▶ YOUR INSTRUCTIONS
Extract each line of the entries below that contains the word "camera".

(Stored dataset entries)
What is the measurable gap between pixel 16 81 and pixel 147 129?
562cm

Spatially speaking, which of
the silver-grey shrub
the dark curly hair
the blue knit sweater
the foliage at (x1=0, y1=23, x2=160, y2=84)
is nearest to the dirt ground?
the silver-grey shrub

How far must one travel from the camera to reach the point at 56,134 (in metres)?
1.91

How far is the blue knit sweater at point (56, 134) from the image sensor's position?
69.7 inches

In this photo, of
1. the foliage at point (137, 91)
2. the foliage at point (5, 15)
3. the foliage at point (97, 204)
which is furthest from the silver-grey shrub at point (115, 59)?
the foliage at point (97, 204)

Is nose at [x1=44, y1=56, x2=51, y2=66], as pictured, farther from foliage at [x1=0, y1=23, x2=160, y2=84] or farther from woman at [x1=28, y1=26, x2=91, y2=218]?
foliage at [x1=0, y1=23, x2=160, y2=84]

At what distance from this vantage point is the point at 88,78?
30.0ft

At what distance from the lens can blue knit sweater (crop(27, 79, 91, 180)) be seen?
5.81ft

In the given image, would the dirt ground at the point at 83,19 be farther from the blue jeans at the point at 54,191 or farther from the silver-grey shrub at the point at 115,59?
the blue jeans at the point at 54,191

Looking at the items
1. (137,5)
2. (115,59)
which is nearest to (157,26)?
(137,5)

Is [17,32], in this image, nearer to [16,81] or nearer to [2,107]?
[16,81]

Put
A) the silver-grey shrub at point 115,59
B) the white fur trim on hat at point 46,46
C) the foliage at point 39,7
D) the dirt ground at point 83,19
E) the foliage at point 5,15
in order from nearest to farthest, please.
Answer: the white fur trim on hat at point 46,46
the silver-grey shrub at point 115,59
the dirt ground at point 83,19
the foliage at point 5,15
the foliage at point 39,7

---

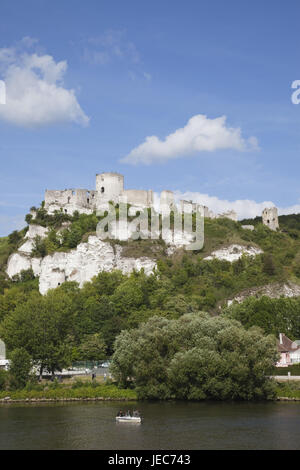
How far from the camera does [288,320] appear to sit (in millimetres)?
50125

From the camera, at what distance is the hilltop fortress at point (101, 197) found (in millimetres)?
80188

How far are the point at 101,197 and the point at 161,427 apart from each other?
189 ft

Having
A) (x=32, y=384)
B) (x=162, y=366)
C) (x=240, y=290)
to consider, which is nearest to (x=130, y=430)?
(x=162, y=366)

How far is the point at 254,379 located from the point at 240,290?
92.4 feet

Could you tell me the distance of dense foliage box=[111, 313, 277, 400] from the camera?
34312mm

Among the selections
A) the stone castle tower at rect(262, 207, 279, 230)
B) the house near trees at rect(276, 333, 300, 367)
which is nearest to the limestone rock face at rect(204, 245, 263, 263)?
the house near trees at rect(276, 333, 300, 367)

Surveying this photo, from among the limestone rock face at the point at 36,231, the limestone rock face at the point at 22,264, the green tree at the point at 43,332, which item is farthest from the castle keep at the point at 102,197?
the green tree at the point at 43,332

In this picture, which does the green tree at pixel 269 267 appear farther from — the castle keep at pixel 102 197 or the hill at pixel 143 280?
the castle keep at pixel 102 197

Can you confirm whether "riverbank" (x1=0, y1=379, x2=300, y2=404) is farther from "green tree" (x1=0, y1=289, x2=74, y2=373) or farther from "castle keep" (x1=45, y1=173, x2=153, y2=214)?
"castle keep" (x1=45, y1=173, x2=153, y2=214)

▶ EXPECTED ANSWER
How far must one travel from the camera to reach the point at 56,134 (in metres)?
How far from the camera does [288,320] appear to sit (in millimetres)?
From the camera, at what distance is the hilltop fortress at point (101, 197) found (in millimetres)?
Could you tell me the distance of dense foliage box=[111, 313, 277, 400] from the camera?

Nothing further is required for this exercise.